PROVIDED DATA start
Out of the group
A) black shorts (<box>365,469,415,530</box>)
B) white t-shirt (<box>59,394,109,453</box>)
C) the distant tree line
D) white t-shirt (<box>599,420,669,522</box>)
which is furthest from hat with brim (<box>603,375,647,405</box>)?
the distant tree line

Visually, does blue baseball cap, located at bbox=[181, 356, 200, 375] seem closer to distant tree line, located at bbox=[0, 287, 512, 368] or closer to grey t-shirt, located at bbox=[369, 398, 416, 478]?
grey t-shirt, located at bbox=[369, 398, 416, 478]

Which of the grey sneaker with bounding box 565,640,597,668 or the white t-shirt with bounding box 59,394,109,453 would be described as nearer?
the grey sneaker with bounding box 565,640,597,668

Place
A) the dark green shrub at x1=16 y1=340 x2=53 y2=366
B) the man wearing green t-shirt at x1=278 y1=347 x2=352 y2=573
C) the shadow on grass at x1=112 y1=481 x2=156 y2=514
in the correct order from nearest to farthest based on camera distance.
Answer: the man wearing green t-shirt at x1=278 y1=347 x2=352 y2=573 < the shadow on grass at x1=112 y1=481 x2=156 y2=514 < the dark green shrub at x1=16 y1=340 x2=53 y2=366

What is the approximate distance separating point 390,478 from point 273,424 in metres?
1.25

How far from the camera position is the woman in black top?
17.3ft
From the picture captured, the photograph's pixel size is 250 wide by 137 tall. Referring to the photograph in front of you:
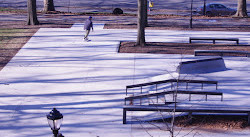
PROVIDED DATA end
**EXERCISE**
Convert all the lines in the items above into a JSON list of strings, one string per line, skipping blank lines. Omit the pictures from your answer.

**FULL RESPONSE**
[
  "Out of the group",
  "A) black shorts (<box>365,469,415,530</box>)",
  "B) white t-shirt (<box>59,394,109,453</box>)",
  "C) the distant tree line",
  "D) white t-shirt (<box>599,420,669,522</box>)",
  "which is furthest from hat with brim (<box>603,375,647,405</box>)?",
  "the distant tree line",
  "Visually, does blue baseball cap, located at bbox=[181, 356, 200, 375] seem closer to distant tree line, located at bbox=[0, 287, 512, 368] or closer to grey t-shirt, located at bbox=[369, 398, 416, 478]?",
  "grey t-shirt, located at bbox=[369, 398, 416, 478]",
  "Which of the grey sneaker with bounding box 565,640,597,668 or the white t-shirt with bounding box 59,394,109,453 would be described as nearer?",
  "the grey sneaker with bounding box 565,640,597,668",
  "Place",
  "A) the dark green shrub at x1=16 y1=340 x2=53 y2=366",
  "B) the man wearing green t-shirt at x1=278 y1=347 x2=352 y2=573",
  "C) the shadow on grass at x1=112 y1=481 x2=156 y2=514",
  "in the correct order from nearest to farthest based on camera distance.",
  "Answer: the man wearing green t-shirt at x1=278 y1=347 x2=352 y2=573 < the shadow on grass at x1=112 y1=481 x2=156 y2=514 < the dark green shrub at x1=16 y1=340 x2=53 y2=366",
  "What is the approximate distance separating point 390,478 from point 273,424 in metres?",
  "1.25",
  "How far from the camera position is the woman in black top?",
  "17.3ft",
  "From the picture captured, the photograph's pixel size is 250 wide by 137 tall. Referring to the photograph in front of you:"
]